#### [Given problem]
Rename "sand dune" to "sandbank" throughout the records below, and write out all the records with everything else unchanged.

#### [Records for the exercise]
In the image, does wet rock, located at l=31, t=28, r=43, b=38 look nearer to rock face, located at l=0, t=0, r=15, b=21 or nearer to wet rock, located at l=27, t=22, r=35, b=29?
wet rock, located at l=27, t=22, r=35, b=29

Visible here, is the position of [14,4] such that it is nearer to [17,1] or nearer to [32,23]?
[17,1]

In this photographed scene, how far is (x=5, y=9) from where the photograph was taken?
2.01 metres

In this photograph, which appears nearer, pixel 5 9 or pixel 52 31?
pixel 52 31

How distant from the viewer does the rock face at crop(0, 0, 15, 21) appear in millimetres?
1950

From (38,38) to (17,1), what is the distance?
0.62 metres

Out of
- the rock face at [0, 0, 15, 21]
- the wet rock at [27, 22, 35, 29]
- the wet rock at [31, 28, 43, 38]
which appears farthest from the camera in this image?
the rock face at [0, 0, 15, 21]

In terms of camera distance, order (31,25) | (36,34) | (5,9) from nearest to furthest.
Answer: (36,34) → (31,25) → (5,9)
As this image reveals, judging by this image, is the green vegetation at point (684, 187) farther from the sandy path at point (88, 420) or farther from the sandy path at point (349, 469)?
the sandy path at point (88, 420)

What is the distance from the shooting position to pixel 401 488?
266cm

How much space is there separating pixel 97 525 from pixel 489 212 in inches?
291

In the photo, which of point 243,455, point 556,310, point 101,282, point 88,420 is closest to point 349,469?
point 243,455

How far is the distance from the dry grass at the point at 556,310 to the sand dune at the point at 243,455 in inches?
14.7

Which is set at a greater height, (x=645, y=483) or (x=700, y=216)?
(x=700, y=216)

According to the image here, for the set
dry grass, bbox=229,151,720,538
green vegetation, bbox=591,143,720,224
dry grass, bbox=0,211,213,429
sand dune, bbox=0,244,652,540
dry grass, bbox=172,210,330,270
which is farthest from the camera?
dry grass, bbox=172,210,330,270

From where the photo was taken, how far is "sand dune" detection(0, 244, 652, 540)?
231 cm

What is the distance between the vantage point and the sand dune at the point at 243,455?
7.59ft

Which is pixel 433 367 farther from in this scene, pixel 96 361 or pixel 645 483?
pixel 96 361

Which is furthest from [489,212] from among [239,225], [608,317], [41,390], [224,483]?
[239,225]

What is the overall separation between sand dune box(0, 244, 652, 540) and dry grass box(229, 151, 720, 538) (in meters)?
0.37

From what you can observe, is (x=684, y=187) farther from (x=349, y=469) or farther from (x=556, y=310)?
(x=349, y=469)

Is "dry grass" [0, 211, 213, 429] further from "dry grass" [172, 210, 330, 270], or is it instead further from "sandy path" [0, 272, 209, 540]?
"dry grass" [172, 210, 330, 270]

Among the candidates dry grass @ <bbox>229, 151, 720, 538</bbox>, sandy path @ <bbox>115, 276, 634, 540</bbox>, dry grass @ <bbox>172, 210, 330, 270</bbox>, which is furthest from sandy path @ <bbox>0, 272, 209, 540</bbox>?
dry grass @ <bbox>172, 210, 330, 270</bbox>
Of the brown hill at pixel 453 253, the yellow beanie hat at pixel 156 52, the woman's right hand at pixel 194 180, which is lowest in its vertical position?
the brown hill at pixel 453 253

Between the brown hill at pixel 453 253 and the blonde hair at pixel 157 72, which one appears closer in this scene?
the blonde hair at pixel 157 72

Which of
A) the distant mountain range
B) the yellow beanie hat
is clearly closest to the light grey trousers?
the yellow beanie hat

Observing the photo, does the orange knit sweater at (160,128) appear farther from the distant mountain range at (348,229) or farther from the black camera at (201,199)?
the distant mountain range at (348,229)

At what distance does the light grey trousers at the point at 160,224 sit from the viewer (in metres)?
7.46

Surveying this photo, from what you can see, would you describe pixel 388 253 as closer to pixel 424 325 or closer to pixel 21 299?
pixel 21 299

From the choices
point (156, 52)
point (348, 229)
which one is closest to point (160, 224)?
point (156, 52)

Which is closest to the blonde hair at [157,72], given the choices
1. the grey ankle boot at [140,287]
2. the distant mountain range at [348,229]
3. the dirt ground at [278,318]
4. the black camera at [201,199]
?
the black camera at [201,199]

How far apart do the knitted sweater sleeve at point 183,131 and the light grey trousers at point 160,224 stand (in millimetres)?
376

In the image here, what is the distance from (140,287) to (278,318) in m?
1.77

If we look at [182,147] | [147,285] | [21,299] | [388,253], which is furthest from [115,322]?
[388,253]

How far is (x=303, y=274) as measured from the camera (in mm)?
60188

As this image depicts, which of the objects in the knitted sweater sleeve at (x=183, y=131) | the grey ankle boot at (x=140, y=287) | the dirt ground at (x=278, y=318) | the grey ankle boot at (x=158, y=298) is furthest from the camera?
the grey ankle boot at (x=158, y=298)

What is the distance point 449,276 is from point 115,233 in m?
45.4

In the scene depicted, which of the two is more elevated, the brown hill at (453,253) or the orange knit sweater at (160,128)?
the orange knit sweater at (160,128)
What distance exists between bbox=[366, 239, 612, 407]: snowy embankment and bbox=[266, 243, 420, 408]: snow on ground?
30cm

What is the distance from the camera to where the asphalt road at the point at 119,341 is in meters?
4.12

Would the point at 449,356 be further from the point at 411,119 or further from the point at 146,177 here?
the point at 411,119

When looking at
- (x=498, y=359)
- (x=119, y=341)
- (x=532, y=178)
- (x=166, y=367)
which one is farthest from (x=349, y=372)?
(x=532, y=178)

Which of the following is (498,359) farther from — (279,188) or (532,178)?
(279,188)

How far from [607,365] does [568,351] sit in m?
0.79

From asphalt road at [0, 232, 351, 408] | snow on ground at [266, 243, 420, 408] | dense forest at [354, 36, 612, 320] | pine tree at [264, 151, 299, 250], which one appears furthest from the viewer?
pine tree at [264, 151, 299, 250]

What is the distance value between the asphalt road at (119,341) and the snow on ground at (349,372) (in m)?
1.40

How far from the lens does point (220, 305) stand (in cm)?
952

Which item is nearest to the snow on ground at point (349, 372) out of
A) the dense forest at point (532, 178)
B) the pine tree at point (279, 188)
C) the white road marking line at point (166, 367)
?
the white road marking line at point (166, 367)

#### [Response to this task]
In the image, does wet rock, located at l=31, t=28, r=43, b=38 look nearer to rock face, located at l=0, t=0, r=15, b=21 or nearer to wet rock, located at l=27, t=22, r=35, b=29?
wet rock, located at l=27, t=22, r=35, b=29

Visible here, is the position of [14,4] such that it is nearer to [17,1] or nearer to [32,23]?
[17,1]

In this photographed scene, how far is (x=5, y=9) from where the photograph was taken?
2.01 metres

In this photograph, which appears nearer, pixel 5 9 or pixel 52 31?
pixel 52 31

How distant from the viewer does the rock face at crop(0, 0, 15, 21) appear in millimetres?
1950

From (38,38) to (17,1), what is the distance?
0.62 metres

Out of
- the rock face at [0, 0, 15, 21]
- the wet rock at [27, 22, 35, 29]
- the wet rock at [31, 28, 43, 38]
which appears farthest from the camera in this image?
the rock face at [0, 0, 15, 21]

In terms of camera distance, order (31,25) | (36,34) | (5,9) from nearest to furthest.
Answer: (36,34) → (31,25) → (5,9)
As this image reveals, judging by this image, is the green vegetation at point (684, 187) farther from the sandy path at point (88, 420) or farther from the sandy path at point (349, 469)?
the sandy path at point (88, 420)

What is the distance from the shooting position to pixel 401 488?
266cm

How much space is there separating pixel 97 525 from pixel 489 212 in inches?
291

In the photo, which of point 243,455, point 556,310, point 101,282, point 88,420 is closest to point 349,469?
point 243,455

How far is the distance from the dry grass at the point at 556,310 to the sandbank at the point at 243,455 in inches?
14.7

Which is set at a greater height, (x=645, y=483) or (x=700, y=216)?
(x=700, y=216)

According to the image here, for the set
dry grass, bbox=229,151,720,538
green vegetation, bbox=591,143,720,224
dry grass, bbox=0,211,213,429
sandbank, bbox=0,244,652,540
dry grass, bbox=172,210,330,270
which is farthest from the camera?
dry grass, bbox=172,210,330,270

From where the photo was taken, how far is "sandbank" detection(0, 244, 652, 540)?
231 cm

What is the distance between the vantage point and the sandbank at the point at 243,455?
7.59ft

Which is pixel 433 367 farther from in this scene, pixel 96 361 or pixel 645 483?
pixel 96 361

Which is furthest from [489,212] from among [239,225], [608,317], [41,390], [224,483]?
[239,225]

What is the overall separation between sandbank box(0, 244, 652, 540) and dry grass box(229, 151, 720, 538) (in meters)?
0.37

From what you can observe, is (x=684, y=187) farther from (x=349, y=469) or farther from (x=556, y=310)?
(x=349, y=469)

Is "dry grass" [0, 211, 213, 429] further from "dry grass" [172, 210, 330, 270], or is it instead further from "sandy path" [0, 272, 209, 540]?
"dry grass" [172, 210, 330, 270]

Among the candidates dry grass @ <bbox>229, 151, 720, 538</bbox>, sandy path @ <bbox>115, 276, 634, 540</bbox>, dry grass @ <bbox>172, 210, 330, 270</bbox>, which is furthest from sandy path @ <bbox>0, 272, 209, 540</bbox>?
dry grass @ <bbox>172, 210, 330, 270</bbox>
Of the brown hill at pixel 453 253, the yellow beanie hat at pixel 156 52, the woman's right hand at pixel 194 180, which is lowest in its vertical position?
the brown hill at pixel 453 253

Between the brown hill at pixel 453 253 and the blonde hair at pixel 157 72, which one appears closer in this scene?
the blonde hair at pixel 157 72

Which of
A) the distant mountain range
B) the yellow beanie hat
is clearly closest to the light grey trousers?
the yellow beanie hat

Observing the photo, does the orange knit sweater at (160,128) appear farther from the distant mountain range at (348,229) or farther from the black camera at (201,199)?
the distant mountain range at (348,229)

At what distance does the light grey trousers at the point at 160,224 sit from the viewer (in metres)?
7.46

Surveying this photo, from what you can see, would you describe pixel 388 253 as closer to pixel 424 325 or closer to pixel 21 299?
pixel 21 299

From the choices
point (156, 52)
point (348, 229)
which one is closest to point (160, 224)?
point (156, 52)

Which is closest to the blonde hair at [157,72], given the choices
1. the grey ankle boot at [140,287]
2. the distant mountain range at [348,229]
3. the dirt ground at [278,318]
4. the black camera at [201,199]
?
the black camera at [201,199]

How far apart do the knitted sweater sleeve at point 183,131 and the light grey trousers at point 160,224 stand (in millimetres)?
376

In the image here, what is the distance from (140,287) to (278,318) in m?
1.77

If we look at [182,147] | [147,285] | [21,299] | [388,253], which is furthest from [115,322]?
[388,253]

How far is (x=303, y=274) as measured from the camera (in mm)?
60188

As this image depicts, which of the objects in the knitted sweater sleeve at (x=183, y=131) | the grey ankle boot at (x=140, y=287) | the dirt ground at (x=278, y=318) | the grey ankle boot at (x=158, y=298) is furthest from the camera?
the grey ankle boot at (x=158, y=298)

What is the distance point 449,276 is from point 115,233 in m?
45.4

In the scene depicted, which of the two is more elevated, the brown hill at (453,253) or the orange knit sweater at (160,128)?
the orange knit sweater at (160,128)
What distance exists between bbox=[366, 239, 612, 407]: snowy embankment and bbox=[266, 243, 420, 408]: snow on ground?
30cm

What is the distance from the camera to where the asphalt road at the point at 119,341 is in meters?
4.12

Would the point at 449,356 be further from the point at 411,119 or further from the point at 146,177 here?
the point at 411,119

When looking at
- (x=498, y=359)
- (x=119, y=341)
- (x=532, y=178)
- (x=166, y=367)
which one is farthest from (x=349, y=372)?
(x=532, y=178)

Which of the following is (498,359) farther from — (279,188) or (532,178)?
(279,188)

How far from [607,365] does [568,351] sit in m?
0.79

From asphalt road at [0, 232, 351, 408] | snow on ground at [266, 243, 420, 408] | dense forest at [354, 36, 612, 320] | pine tree at [264, 151, 299, 250], which one appears furthest from the viewer?
pine tree at [264, 151, 299, 250]

What is the distance value between the asphalt road at (119,341) and the snow on ground at (349,372) (in m)?
1.40

How far from the lens does point (220, 305) stand (in cm)?
952

Which item is nearest to the snow on ground at point (349, 372) out of
A) the dense forest at point (532, 178)
B) the pine tree at point (279, 188)
C) the white road marking line at point (166, 367)
?
the white road marking line at point (166, 367)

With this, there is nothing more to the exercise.